That was the part she was going to hate the most. She could not flit around flirting with the young men any longer. Perhaps she should take on a lover, she toyed, just to shock everyone! The thought made her think of how Grange’s hand felt on her breast, and how it had felt to kiss him. If that was all she had to endure, it might not be such a bad occupation, she thought quietly to herself.

  The foot man helped her into the carriage, and it was soon rocking over the cobbled road, in the direction of the dance hall, where the festivities were taking place. As she walked through the doors, and into the hall, it was in between dances, and everyone turned their head to see who entered. She could hear breaths being taken in. Everyone knew that her husband had died in their wedding bed. Grange had made it a point to mention it, perhaps as a slight to Max, or to her. She wasn’t sure. Maybe he wanted the men to believe that she was too much to handle in bed, she thought slyly, so no one would ever want to take her to his bed. Perhaps he was doing her a favor, considering her disgust that she relayed to him on the night of Max’s death.

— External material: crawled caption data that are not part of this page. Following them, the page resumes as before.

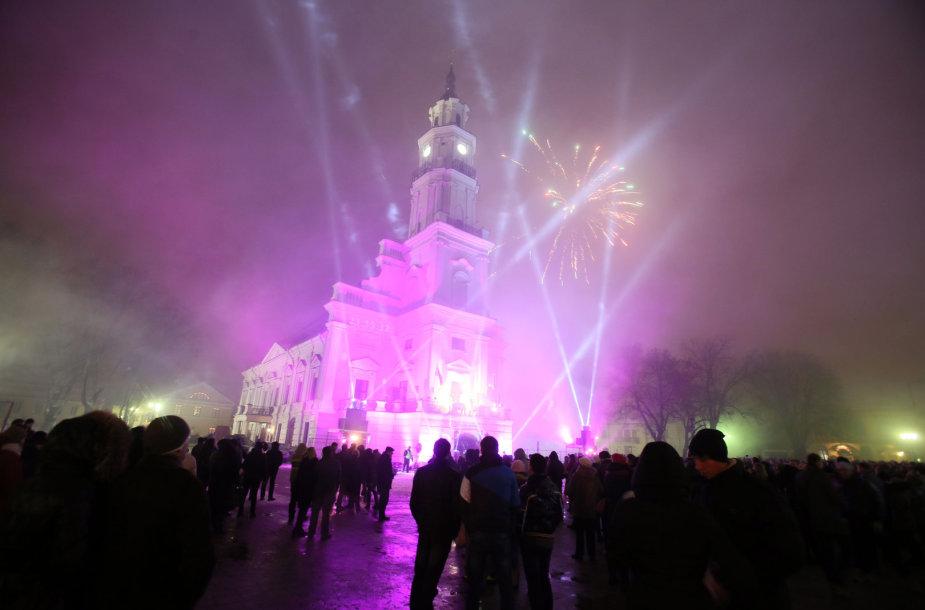 Naujųjų metų sutiktuvės Kaune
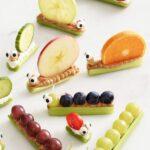 Çocuklar için Meyve Tabağı 78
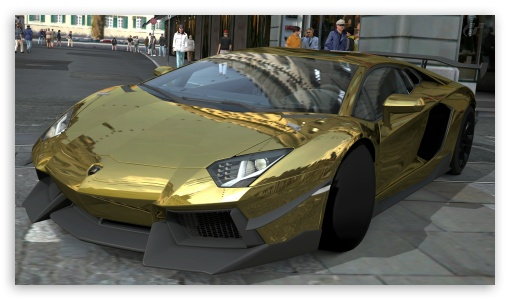 silver and orange lamborghini murcielago, silver car in saudi, silver matte aventador, on silver and gold chrome lamborghini
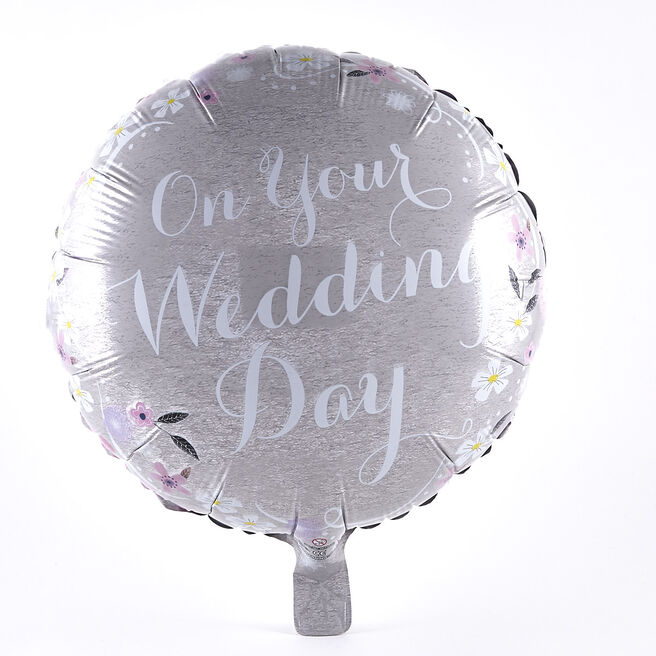 On Your Wedding Day Foil Helium Balloon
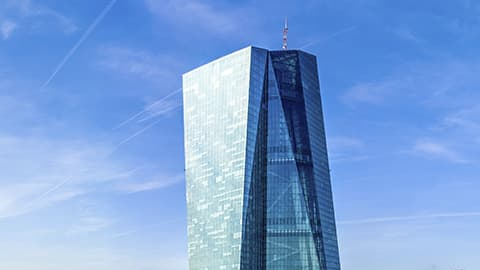 ECB Review: Fiscal First and Foremost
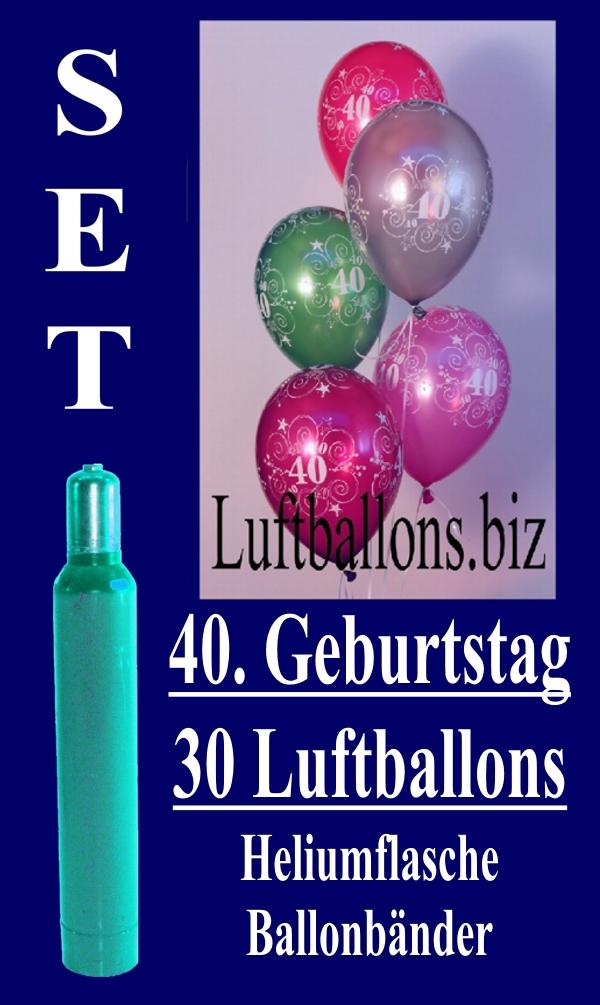 luftballons helium set zum 40 geburtstag 30 latex luftballons mit der zahl 40 lu helium. Black Bedroom Furniture Sets. Home Design Ideas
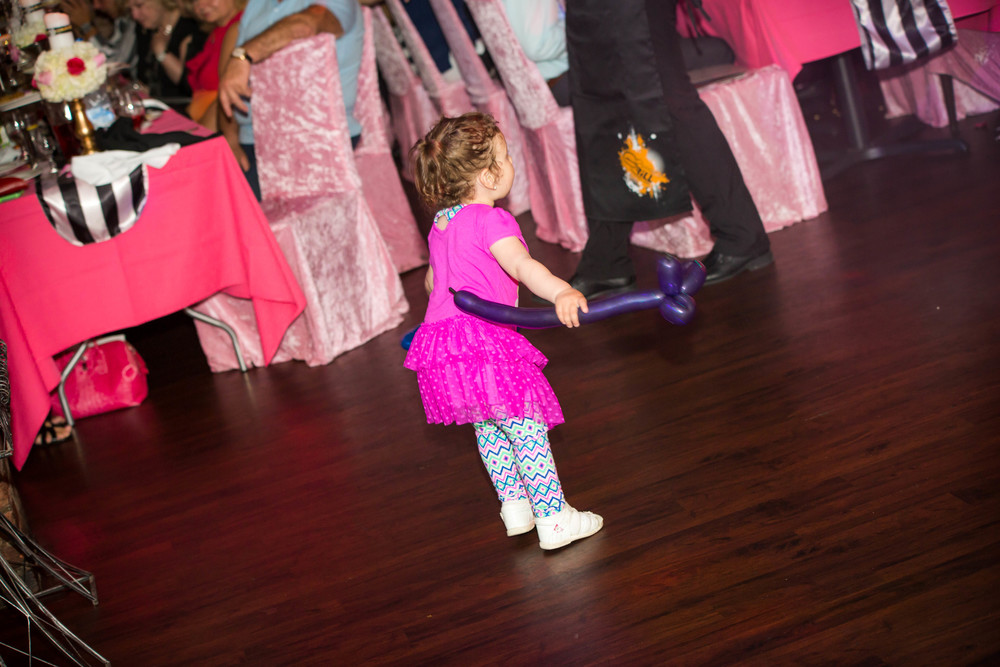 Sofias_First_Birthday_Matthew_Gambino_Photography266.jpg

  “My darling,” Grange, smiled, as he came to her side.

  “You are the last person I would consider being a darling to,” she smiled back.

  “Now, now, we must get over our little spat,” he said, leading her to a chair, up against one wall. “Sit down and I will bring you something to drink. You do look as charming as ever, even in black,” he complemented her, as he gave her a little bow, and went to get her some punch.

  More than just charming, Grange thought to himself. She was ravishing, and everyone who looked at her knew it. He hadn’t seen her since his slip up, and there had only been one highway robbery, since then. Perhaps what he had told her, had changed her mind about the whole charade. But knowing Lavonia, telling her to call off her man, was like telling her to continue letting him cause a stir.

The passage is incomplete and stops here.